I don't even know how to start, really...
I guess the background is that I spent the first 15 years of my life in a pretty messed up family, then finally at 15 I ran away and refused to go home again, and ended up in various psychiatric institutions for the vast majority of the next 5 years, mostly on powerful psychiatric medications... and then I was in and out for 4 more years, the last time being when I was 6 months pregnant, which was 12 year ago.
When I first got out I felt like Rip van Winkle, truly... a lot of those years was really a blur. I did a lot of crazy things - a lot of self-injury and suicide attempts - but I never felt "crazy". Mostly I was just feeling lost and awful and didn't know what else to do, or how to feel better.
Anyway, in the beginning I felt like I had "Mental Patient" tatooed on my forehead, but that got better; except for the scars all over my body I think I kinda blend now... but I'm realizing now that I'm still dealing with the aftereffects of all this.
I have a hard time getting close to people, to anyone. I don't really know how to interact like that, although I do fine with acquaintances now... although that took a while. I have the same problem with dating - once I get past the "getting to know you" part I panic and feel submerged and cut it off. When I've had close friends I get totally sucked into their lives, and can't seem to think for myself anymore. Balance is lacking, and the whole thing scares me.

**To do**
1. Answer from the passage:
(a) At what age did the writer run away from home?
(b) How long ago was the writer's last stay, and how far along in pregnancy was the writer then?
(c) What does the writer do in dating once past the "getting to know you" part?
2. Echo the passage word for word, starting at "When I first" and ending at "to feel better.".
The entries that come next have no connection to the passage.

Collected data

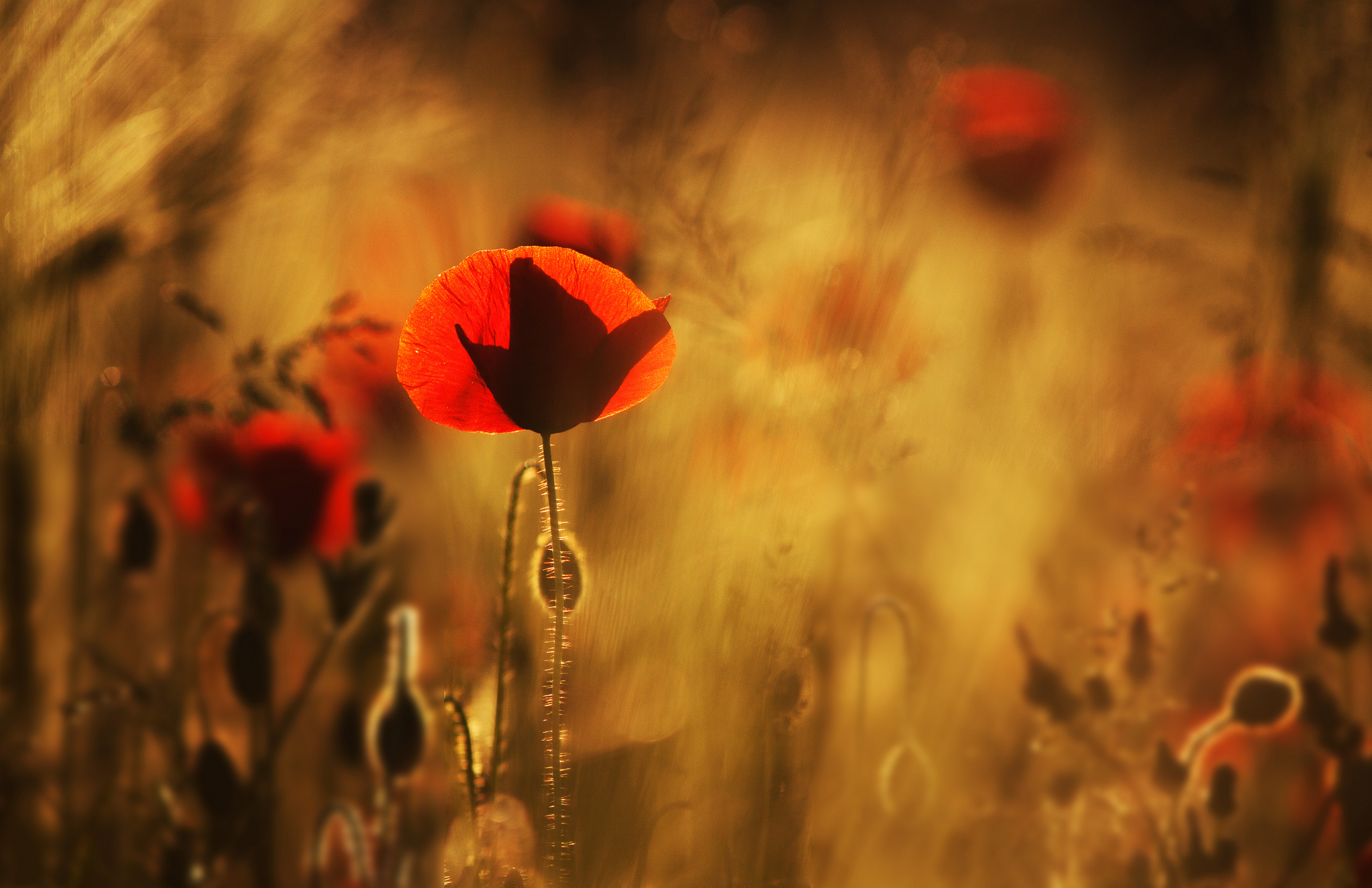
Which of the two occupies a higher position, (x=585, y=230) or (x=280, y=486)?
(x=585, y=230)

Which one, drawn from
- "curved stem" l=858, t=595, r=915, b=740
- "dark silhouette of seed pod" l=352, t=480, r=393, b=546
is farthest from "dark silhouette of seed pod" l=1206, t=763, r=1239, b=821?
"dark silhouette of seed pod" l=352, t=480, r=393, b=546

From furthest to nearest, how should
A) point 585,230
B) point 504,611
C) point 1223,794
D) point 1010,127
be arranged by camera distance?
1. point 1010,127
2. point 585,230
3. point 1223,794
4. point 504,611

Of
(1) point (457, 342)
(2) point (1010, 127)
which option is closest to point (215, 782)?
(1) point (457, 342)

**Set of answers**
1.
(a) At 15.
(b) It was 12 years ago, when the writer was 6 months pregnant.
(c) The writer panics, feels submerged, and cuts it off.

2.
When I first got out I felt like Rip van Winkle, truly... a lot of those years was really a blur. I did a lot of crazy things - a lot of self-injury and suicide attempts - but I never felt "crazy". Mostly I was just feeling lost and awful and didn't know what else to do, or how to feel better.